**Exercise goal**. Print the records below exactly as they appear.

=====

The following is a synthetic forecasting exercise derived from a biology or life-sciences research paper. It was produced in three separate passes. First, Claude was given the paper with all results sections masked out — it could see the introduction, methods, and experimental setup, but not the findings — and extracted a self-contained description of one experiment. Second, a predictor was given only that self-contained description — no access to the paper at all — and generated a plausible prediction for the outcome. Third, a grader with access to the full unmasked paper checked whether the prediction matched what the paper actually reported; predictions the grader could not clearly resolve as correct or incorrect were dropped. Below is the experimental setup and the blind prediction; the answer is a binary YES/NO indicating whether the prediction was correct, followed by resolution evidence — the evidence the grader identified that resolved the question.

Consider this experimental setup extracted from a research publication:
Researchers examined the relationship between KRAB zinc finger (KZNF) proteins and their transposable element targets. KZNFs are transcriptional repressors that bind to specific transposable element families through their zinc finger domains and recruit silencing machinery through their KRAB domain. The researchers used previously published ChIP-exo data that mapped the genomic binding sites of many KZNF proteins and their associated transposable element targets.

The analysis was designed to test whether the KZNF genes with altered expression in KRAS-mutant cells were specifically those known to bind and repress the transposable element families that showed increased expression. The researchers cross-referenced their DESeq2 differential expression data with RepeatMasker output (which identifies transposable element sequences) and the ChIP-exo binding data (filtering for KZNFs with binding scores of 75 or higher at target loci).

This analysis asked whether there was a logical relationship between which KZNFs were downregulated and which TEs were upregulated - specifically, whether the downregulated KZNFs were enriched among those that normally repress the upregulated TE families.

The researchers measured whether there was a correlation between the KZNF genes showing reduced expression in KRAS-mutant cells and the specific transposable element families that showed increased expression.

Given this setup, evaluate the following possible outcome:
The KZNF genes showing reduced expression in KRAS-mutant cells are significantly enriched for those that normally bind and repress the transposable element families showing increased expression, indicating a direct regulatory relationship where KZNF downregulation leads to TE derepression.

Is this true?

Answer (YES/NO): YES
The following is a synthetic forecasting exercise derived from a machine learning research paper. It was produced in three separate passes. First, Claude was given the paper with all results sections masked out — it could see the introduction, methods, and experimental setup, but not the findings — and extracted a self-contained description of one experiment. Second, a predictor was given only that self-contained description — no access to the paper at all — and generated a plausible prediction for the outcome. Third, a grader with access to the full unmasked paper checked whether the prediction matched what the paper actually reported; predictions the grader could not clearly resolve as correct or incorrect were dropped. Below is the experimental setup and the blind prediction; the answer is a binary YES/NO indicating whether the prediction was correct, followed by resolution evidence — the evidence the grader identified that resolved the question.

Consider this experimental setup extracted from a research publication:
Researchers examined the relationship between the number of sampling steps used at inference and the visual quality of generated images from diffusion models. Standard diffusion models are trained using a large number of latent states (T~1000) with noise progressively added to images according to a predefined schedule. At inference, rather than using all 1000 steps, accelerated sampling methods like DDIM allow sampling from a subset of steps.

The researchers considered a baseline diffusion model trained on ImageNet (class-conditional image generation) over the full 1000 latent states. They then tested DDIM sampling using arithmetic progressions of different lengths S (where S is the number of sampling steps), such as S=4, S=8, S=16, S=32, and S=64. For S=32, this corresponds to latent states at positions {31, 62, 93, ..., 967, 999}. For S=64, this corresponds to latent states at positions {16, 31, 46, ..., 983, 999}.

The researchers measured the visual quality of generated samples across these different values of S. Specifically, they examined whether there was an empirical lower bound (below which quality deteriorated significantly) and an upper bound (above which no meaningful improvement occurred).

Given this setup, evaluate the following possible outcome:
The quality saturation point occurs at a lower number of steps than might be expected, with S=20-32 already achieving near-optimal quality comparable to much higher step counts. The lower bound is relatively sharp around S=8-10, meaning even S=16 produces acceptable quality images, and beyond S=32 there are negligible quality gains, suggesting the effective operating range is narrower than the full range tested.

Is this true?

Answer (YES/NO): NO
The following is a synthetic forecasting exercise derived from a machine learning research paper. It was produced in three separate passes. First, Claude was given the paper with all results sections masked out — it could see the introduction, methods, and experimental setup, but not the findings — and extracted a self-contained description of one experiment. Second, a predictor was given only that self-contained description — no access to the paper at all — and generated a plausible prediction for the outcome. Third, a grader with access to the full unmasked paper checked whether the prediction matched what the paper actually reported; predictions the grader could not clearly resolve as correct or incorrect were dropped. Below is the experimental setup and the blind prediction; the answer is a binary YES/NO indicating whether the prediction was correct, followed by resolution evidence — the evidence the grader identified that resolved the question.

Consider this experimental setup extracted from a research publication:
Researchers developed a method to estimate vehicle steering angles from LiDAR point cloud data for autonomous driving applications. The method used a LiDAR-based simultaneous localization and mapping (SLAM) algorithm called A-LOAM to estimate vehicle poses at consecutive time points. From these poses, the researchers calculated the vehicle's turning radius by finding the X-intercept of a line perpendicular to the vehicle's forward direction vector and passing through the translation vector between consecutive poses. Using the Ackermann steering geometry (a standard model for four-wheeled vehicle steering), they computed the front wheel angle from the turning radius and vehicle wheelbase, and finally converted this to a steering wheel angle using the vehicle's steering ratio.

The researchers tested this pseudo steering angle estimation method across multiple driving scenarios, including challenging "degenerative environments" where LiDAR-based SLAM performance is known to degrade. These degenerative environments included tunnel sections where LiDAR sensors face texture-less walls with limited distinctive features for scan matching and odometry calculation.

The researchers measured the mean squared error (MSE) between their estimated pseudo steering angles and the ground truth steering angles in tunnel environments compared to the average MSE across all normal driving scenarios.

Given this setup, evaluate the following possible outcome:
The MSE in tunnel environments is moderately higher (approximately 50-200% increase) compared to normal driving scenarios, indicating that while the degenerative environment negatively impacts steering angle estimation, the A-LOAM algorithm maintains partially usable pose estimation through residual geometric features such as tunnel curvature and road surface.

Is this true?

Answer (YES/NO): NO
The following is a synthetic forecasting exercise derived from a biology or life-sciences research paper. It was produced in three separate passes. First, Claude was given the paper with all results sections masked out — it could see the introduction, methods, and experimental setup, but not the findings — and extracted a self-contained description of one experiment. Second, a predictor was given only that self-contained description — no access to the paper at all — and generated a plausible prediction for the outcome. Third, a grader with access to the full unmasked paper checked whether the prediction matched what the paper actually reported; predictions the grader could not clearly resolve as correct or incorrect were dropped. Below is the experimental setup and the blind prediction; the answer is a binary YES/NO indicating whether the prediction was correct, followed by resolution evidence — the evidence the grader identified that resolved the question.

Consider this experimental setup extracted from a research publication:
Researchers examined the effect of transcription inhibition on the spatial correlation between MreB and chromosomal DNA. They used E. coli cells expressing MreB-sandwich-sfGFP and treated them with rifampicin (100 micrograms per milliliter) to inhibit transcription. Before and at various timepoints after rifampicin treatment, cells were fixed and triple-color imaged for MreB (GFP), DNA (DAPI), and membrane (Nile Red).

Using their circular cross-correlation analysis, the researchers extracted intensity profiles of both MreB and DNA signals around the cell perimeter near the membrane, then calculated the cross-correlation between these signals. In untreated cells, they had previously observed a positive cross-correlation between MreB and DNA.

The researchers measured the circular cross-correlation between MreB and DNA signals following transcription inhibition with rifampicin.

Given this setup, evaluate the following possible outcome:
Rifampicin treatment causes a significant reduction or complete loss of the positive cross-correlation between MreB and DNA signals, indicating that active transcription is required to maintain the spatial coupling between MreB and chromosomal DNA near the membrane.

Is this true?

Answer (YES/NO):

=====

**Task response**.
The following is a synthetic forecasting exercise derived from a biology or life-sciences research paper. It was produced in three separate passes. First, Claude was given the paper with all results sections masked out — it could see the introduction, methods, and experimental setup, but not the findings — and extracted a self-contained description of one experiment. Second, a predictor was given only that self-contained description — no access to the paper at all — and generated a plausible prediction for the outcome. Third, a grader with access to the full unmasked paper checked whether the prediction matched what the paper actually reported; predictions the grader could not clearly resolve as correct or incorrect were dropped. Below is the experimental setup and the blind prediction; the answer is a binary YES/NO indicating whether the prediction was correct, followed by resolution evidence — the evidence the grader identified that resolved the question.

Consider this experimental setup extracted from a research publication:
Researchers examined the relationship between KRAB zinc finger (KZNF) proteins and their transposable element targets. KZNFs are transcriptional repressors that bind to specific transposable element families through their zinc finger domains and recruit silencing machinery through their KRAB domain. The researchers used previously published ChIP-exo data that mapped the genomic binding sites of many KZNF proteins and their associated transposable element targets.

The analysis was designed to test whether the KZNF genes with altered expression in KRAS-mutant cells were specifically those known to bind and repress the transposable element families that showed increased expression. The researchers cross-referenced their DESeq2 differential expression data with RepeatMasker output (which identifies transposable element sequences) and the ChIP-exo binding data (filtering for KZNFs with binding scores of 75 or higher at target loci).

This analysis asked whether there was a logical relationship between which KZNFs were downregulated and which TEs were upregulated - specifically, whether the downregulated KZNFs were enriched among those that normally repress the upregulated TE families.

The researchers measured whether there was a correlation between the KZNF genes showing reduced expression in KRAS-mutant cells and the specific transposable element families that showed increased expression.

Given this setup, evaluate the following possible outcome:
The KZNF genes showing reduced expression in KRAS-mutant cells are significantly enriched for those that normally bind and repress the transposable element families showing increased expression, indicating a direct regulatory relationship where KZNF downregulation leads to TE derepression.

Is this true?

Answer (YES/NO): YES
The following is a synthetic forecasting exercise derived from a machine learning research paper. It was produced in three separate passes. First, Claude was given the paper with all results sections masked out — it could see the introduction, methods, and experimental setup, but not the findings — and extracted a self-contained description of one experiment. Second, a predictor was given only that self-contained description — no access to the paper at all — and generated a plausible prediction for the outcome. Third, a grader with access to the full unmasked paper checked whether the prediction matched what the paper actually reported; predictions the grader could not clearly resolve as correct or incorrect were dropped. Below is the experimental setup and the blind prediction; the answer is a binary YES/NO indicating whether the prediction was correct, followed by resolution evidence — the evidence the grader identified that resolved the question.

Consider this experimental setup extracted from a research publication:
Researchers examined the relationship between the number of sampling steps used at inference and the visual quality of generated images from diffusion models. Standard diffusion models are trained using a large number of latent states (T~1000) with noise progressively added to images according to a predefined schedule. At inference, rather than using all 1000 steps, accelerated sampling methods like DDIM allow sampling from a subset of steps.

The researchers considered a baseline diffusion model trained on ImageNet (class-conditional image generation) over the full 1000 latent states. They then tested DDIM sampling using arithmetic progressions of different lengths S (where S is the number of sampling steps), such as S=4, S=8, S=16, S=32, and S=64. For S=32, this corresponds to latent states at positions {31, 62, 93, ..., 967, 999}. For S=64, this corresponds to latent states at positions {16, 31, 46, ..., 983, 999}.

The researchers measured the visual quality of generated samples across these different values of S. Specifically, they examined whether there was an empirical lower bound (below which quality deteriorated significantly) and an upper bound (above which no meaningful improvement occurred).

Given this setup, evaluate the following possible outcome:
The quality saturation point occurs at a lower number of steps than might be expected, with S=20-32 already achieving near-optimal quality comparable to much higher step counts. The lower bound is relatively sharp around S=8-10, meaning even S=16 produces acceptable quality images, and beyond S=32 there are negligible quality gains, suggesting the effective operating range is narrower than the full range tested.

Is this true?

Answer (YES/NO): NO
The following is a synthetic forecasting exercise derived from a machine learning research paper. It was produced in three separate passes. First, Claude was given the paper with all results sections masked out — it could see the introduction, methods, and experimental setup, but not the findings — and extracted a self-contained description of one experiment. Second, a predictor was given only that self-contained description — no access to the paper at all — and generated a plausible prediction for the outcome. Third, a grader with access to the full unmasked paper checked whether the prediction matched what the paper actually reported; predictions the grader could not clearly resolve as correct or incorrect were dropped. Below is the experimental setup and the blind prediction; the answer is a binary YES/NO indicating whether the prediction was correct, followed by resolution evidence — the evidence the grader identified that resolved the question.

Consider this experimental setup extracted from a research publication:
Researchers developed a method to estimate vehicle steering angles from LiDAR point cloud data for autonomous driving applications. The method used a LiDAR-based simultaneous localization and mapping (SLAM) algorithm called A-LOAM to estimate vehicle poses at consecutive time points. From these poses, the researchers calculated the vehicle's turning radius by finding the X-intercept of a line perpendicular to the vehicle's forward direction vector and passing through the translation vector between consecutive poses. Using the Ackermann steering geometry (a standard model for four-wheeled vehicle steering), they computed the front wheel angle from the turning radius and vehicle wheelbase, and finally converted this to a steering wheel angle using the vehicle's steering ratio.

The researchers tested this pseudo steering angle estimation method across multiple driving scenarios, including challenging "degenerative environments" where LiDAR-based SLAM performance is known to degrade. These degenerative environments included tunnel sections where LiDAR sensors face texture-less walls with limited distinctive features for scan matching and odometry calculation.

The researchers measured the mean squared error (MSE) between their estimated pseudo steering angles and the ground truth steering angles in tunnel environments compared to the average MSE across all normal driving scenarios.

Given this setup, evaluate the following possible outcome:
The MSE in tunnel environments is moderately higher (approximately 50-200% increase) compared to normal driving scenarios, indicating that while the degenerative environment negatively impacts steering angle estimation, the A-LOAM algorithm maintains partially usable pose estimation through residual geometric features such as tunnel curvature and road surface.

Is this true?

Answer (YES/NO): NO
The following is a synthetic forecasting exercise derived from a biology or life-sciences research paper. It was produced in three separate passes. First, Claude was given the paper with all results sections masked out — it could see the introduction, methods, and experimental setup, but not the findings — and extracted a self-contained description of one experiment. Second, a predictor was given only that self-contained description — no access to the paper at all — and generated a plausible prediction for the outcome. Third, a grader with access to the full unmasked paper checked whether the prediction matched what the paper actually reported; predictions the grader could not clearly resolve as correct or incorrect were dropped. Below is the experimental setup and the blind prediction; the answer is a binary YES/NO indicating whether the prediction was correct, followed by resolution evidence — the evidence the grader identified that resolved the question.

Consider this experimental setup extracted from a research publication:
Researchers examined the effect of transcription inhibition on the spatial correlation between MreB and chromosomal DNA. They used E. coli cells expressing MreB-sandwich-sfGFP and treated them with rifampicin (100 micrograms per milliliter) to inhibit transcription. Before and at various timepoints after rifampicin treatment, cells were fixed and triple-color imaged for MreB (GFP), DNA (DAPI), and membrane (Nile Red).

Using their circular cross-correlation analysis, the researchers extracted intensity profiles of both MreB and DNA signals around the cell perimeter near the membrane, then calculated the cross-correlation between these signals. In untreated cells, they had previously observed a positive cross-correlation between MreB and DNA.

The researchers measured the circular cross-correlation between MreB and DNA signals following transcription inhibition with rifampicin.

Given this setup, evaluate the following possible outcome:
Rifampicin treatment causes a significant reduction or complete loss of the positive cross-correlation between MreB and DNA signals, indicating that active transcription is required to maintain the spatial coupling between MreB and chromosomal DNA near the membrane.

Is this true?

Answer (YES/NO):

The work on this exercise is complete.